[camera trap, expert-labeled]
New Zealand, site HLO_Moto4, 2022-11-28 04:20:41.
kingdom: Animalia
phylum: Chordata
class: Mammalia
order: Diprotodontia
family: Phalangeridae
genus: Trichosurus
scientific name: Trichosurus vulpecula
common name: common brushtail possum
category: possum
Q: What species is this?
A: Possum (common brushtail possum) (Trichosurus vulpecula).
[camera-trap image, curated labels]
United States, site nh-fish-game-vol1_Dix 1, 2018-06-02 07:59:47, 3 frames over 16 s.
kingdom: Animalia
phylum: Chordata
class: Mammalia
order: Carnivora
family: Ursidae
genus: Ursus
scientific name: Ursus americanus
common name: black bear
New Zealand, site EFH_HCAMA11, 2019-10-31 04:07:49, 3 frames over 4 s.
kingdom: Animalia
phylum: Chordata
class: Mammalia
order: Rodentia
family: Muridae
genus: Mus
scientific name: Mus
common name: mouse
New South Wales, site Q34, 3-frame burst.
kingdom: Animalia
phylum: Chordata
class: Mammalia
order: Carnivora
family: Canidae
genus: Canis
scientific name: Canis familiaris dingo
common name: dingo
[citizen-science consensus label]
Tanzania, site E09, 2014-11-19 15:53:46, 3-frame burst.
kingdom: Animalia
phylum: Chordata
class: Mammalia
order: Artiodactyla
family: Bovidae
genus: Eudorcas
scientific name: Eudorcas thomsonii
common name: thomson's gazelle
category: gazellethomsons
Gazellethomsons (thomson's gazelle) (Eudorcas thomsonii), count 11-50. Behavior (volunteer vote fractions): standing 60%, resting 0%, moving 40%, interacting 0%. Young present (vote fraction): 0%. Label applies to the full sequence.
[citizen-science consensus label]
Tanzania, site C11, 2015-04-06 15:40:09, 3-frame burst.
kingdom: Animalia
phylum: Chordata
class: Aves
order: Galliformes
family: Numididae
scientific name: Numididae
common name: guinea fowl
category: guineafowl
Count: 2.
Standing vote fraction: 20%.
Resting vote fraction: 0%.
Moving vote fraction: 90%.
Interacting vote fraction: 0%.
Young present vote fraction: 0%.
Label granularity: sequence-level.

Task requirements: From the records above, extract exactly and only the lines that begin at the line with "family: Phalangeridae" and stop after the line with "scientific name: Mus".

Expected answer:
family: Phalangeridae
genus: Trichosurus
scientific name: Trichosurus vulpecula
common name: common brushtail possum
category: possum
Q: What species is this?
A: Possum (common brushtail possum) (Trichosurus vulpecula).
[camera-trap image, curated labels]
United States, site nh-fish-game-vol1_Dix 1, 2018-06-02 07:59:47, 3 frames over 16 s.
kingdom: Animalia
phylum: Chordata
class: Mammalia
order: Carnivora
family: Ursidae
genus: Ursus
scientific name: Ursus americanus
common name: black bear
New Zealand, site EFH_HCAMA11, 2019-10-31 04:07:49, 3 frames over 4 s.
kingdom: Animalia
phylum: Chordata
class: Mammalia
order: Rodentia
family: Muridae
genus: Mus
scientific name: Mus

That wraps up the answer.